Dans cette nouvelle adaptation glorieuse, le détective Fix du roman qui suit Fogg dans le monde entier soupçonnant qu’il est un criminel, est maintenant une jeune femme très moderne, la chevelure de Titien (une perruque) Abigail Fix, une journaliste obstinée pour le London Le télégraphe du jour, qui rend compte au journal des progrès de Fogg. Miss Fix est habitée avec charme et à bout de souffle par l’actrice allemande Leonie Benesch, qui fait également un joli tour en tant qu’assassin involontaire d’un fasciste dans la série allemande élégante Babylone Berlin. L’acteur français fumant et aux yeux limpides, Ibrahim Koma, est une grande amélioration par rapport au Chaplinesque Cantinflas dans le rôle de Passepartout. Cette version du serviteur rusé de Fogg est imparfaite, sympathique et développe un intérêt amoureux réciproque pour Miss Fix. Et, non des moindres, Masterpiece’s Autour du monde apporte un niveau somptueux de direction artistique aux téléspectateurs qui ont manqué les valeurs de production de Downton Abbey.

Finalement, mon bateau – qui, comme tous les navires flottants, manifestait un désir incessant de couler – a coulé. Je ne suis pas retourné à la mer à plein temps. Une fois à terre, j’ai commencé à écrire à plein temps. D’abord des scénarios qui n’allaient nulle part, avant de me tourner finalement vers ce que je connaissais : les livres. Mon premier livre était un mémoire de mes années de navigation, le naufrage de mon bateau (et aussi le naufrage de mon premier mariage.)

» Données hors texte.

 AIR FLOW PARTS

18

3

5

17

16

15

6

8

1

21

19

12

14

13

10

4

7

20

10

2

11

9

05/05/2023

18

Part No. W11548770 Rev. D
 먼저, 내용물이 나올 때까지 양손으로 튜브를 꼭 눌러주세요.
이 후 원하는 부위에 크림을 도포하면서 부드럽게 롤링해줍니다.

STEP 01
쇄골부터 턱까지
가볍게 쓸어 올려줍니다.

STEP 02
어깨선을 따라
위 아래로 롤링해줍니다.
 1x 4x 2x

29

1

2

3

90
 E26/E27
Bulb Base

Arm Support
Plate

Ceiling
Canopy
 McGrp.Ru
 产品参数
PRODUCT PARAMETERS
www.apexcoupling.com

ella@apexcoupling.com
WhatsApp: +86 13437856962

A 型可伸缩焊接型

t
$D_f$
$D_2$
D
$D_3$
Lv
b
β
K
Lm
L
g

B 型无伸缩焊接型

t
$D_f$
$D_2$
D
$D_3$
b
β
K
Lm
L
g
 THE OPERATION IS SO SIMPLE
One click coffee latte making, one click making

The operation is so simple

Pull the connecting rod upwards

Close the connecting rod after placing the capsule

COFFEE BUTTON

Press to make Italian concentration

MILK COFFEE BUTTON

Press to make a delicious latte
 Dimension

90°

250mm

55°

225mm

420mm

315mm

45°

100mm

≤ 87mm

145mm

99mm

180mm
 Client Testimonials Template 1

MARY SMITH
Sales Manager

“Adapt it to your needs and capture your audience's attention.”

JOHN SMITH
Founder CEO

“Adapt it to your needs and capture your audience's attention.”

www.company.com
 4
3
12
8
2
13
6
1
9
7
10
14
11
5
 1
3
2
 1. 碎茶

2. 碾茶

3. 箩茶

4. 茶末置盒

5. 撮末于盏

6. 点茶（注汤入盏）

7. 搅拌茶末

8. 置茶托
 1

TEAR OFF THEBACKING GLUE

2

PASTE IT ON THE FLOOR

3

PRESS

J’ai suivi cela avec une non-fiction historique sur la première course de yacht autour du monde sans escale en solitaire; le voyage du Beagle et de son fanatique capitaine chrétien, Robert FitzRoy ; catastrophe parmi la flotte baleinière yankee; puis un roman sur un navire de fous dans l’Arctique. Et plus.

Finalement, l’écriture est devenue pour moi, comme pour Jules Verne, la plus grande aventure de ma vie. C’est toujours le cas.

Pierre Nichols est l’auteur de 6 livres de fiction et de non-fiction, dont les best-sellers, Les rochers et Un voyage pour les fous. Il vit dans le Maine.